Lastly, The Black Keys. Though they’ve been around for a few years, I only started getting into them recently, after the release of their latest album Brothers. It’s edgy, it’s funky, it’s different. Their music is full of different sounds: it’s bluesy, rock ‘n roll, with a twist of old school feel, packed with great melodies and even a sprinkle of country. The band consists to two guys, one on guitar, the other on drums, hailing from Ohio. My favourite track on the album, “Too Afraid to Love You” is the ongoing inner turmoil when one is faced with love and not knowing what to do with it or how to react to it. With lyrics like ‘What more can I do, without wringing myself dry/And I can’t afford to lose one more tear drop from my eye’, it’s honest and anyone can relate.                                                                                                                                                                                                                         Their live show was entertaining and loud, with more musicians on stage creating a much fuller sound than on their album, always a bonus.
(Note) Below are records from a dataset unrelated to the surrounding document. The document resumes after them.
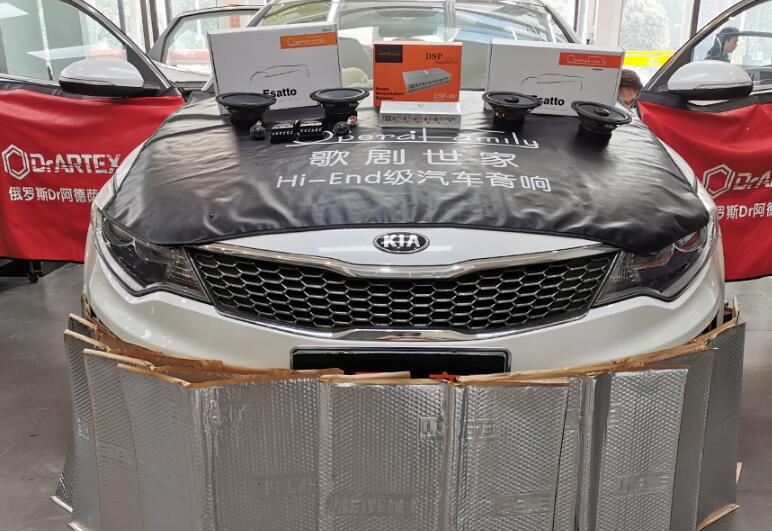 只要2980！起亞K5、大眾寶來值得擁有...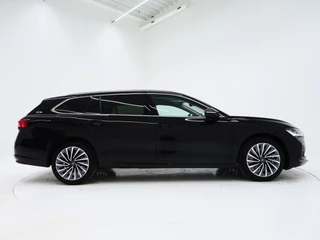 Škoda Superb – thumbnail 6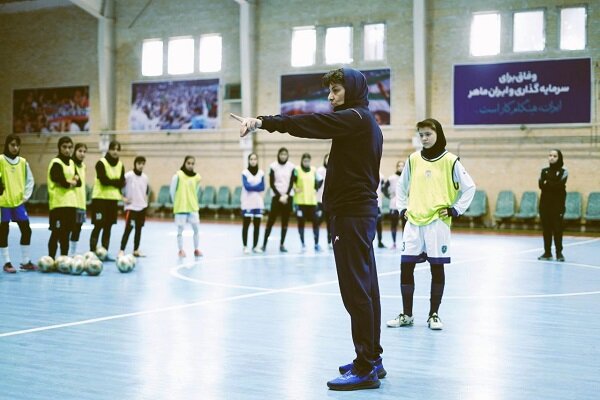 مظفر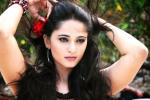 Anushka, Bhaagamathi Anushka, anushka s fourth periodic drama, Rudhramadevi Anushka, Bhaagamathi Anushka, anushka s fourth periodic drama, Rudhramadevi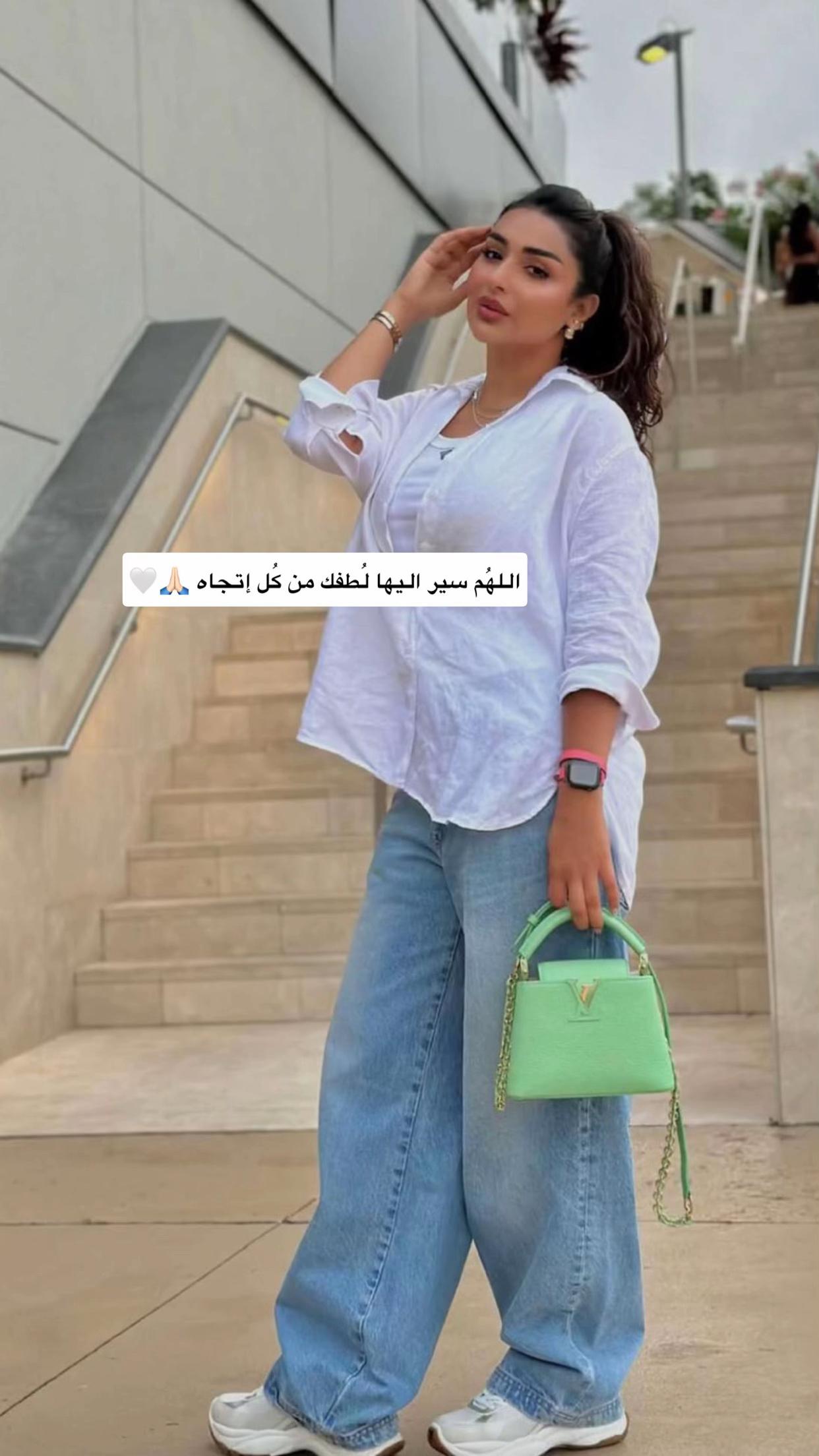 @سمر فانز أمل✰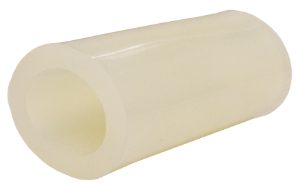 MS Connector 32 x 32mm Silicone
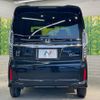 honda n-box 2019 quick_quick_JF3_JF3-1402945 image 15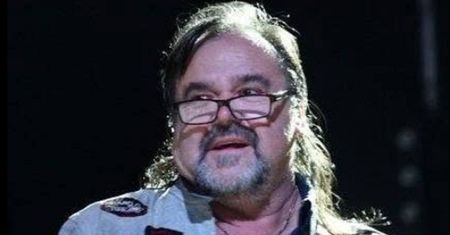 Nie żyje Roman Iskrowicz. Był współzałożycielem kultowego zespołu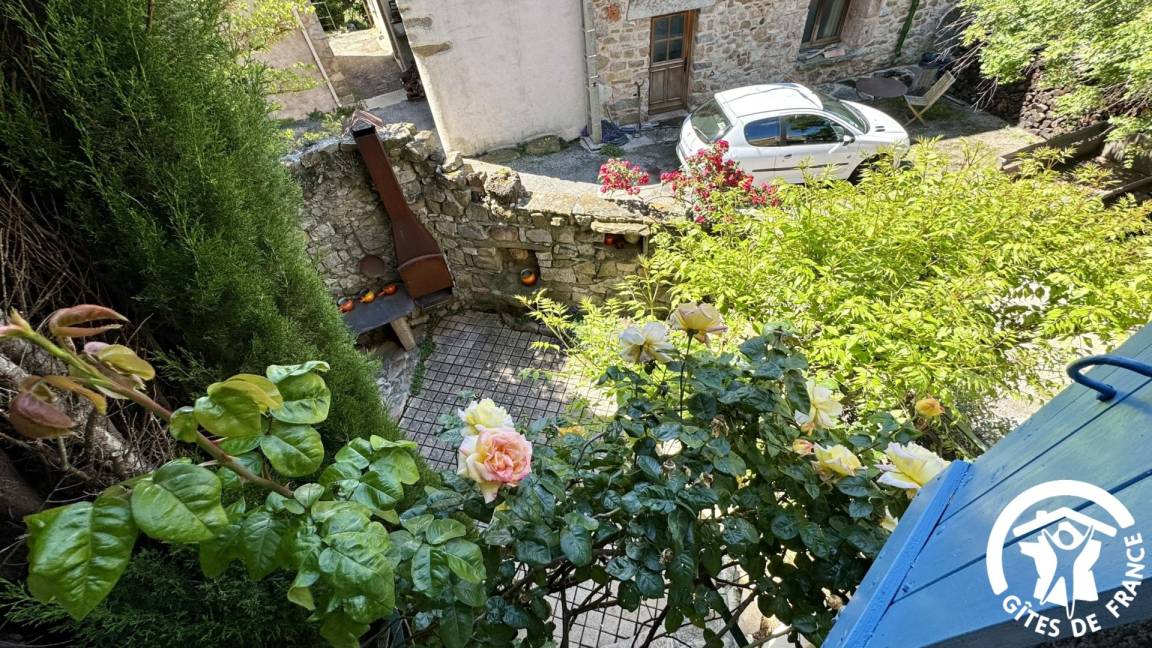 foto14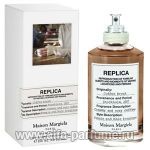 Maison Martin Margiela Replica Coffee Break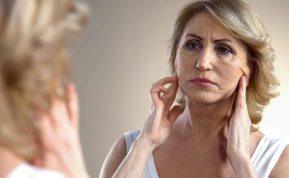 6 įpročiai, kurie pagreitina senėjimą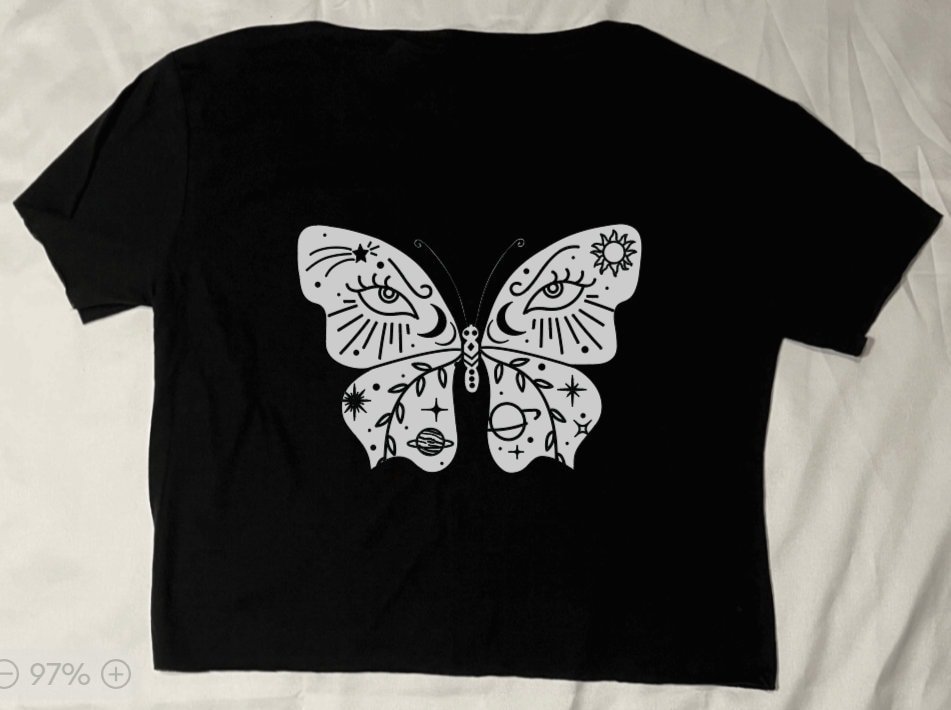 https://i.etsystatic.com/34722913/r/il/e9a984/3828873560/il_fullxfull.3828873560_53xo.jpg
But compared to veterans like Soundgarden and Ben Harper, it seemed to lack somewhere – maybe they just need more experience, I mean they only lasted an hour on stage. It’s safe to say that this album put these guys on the map, brought them above the radar. But it’s hard to say how long they’ll stay there. They have the talent to take them anywhere they want to go, but only time will tell what the future holds.

Music has the ability to stamp a perfect moment in time, you can’t have one without the other, like they go hand in hand. Some music has the ability to transcend time and consistently be present during important junctures to provide the appropriate soundtrack. Other music is designed for a certain time and a certain place, where it stands its tallest. People evolve with time, music evolves with time, tastes in music evolve with time. It’s inevitable. But what all great music should do is be influential enough to remind you of a time, be it past, present or future.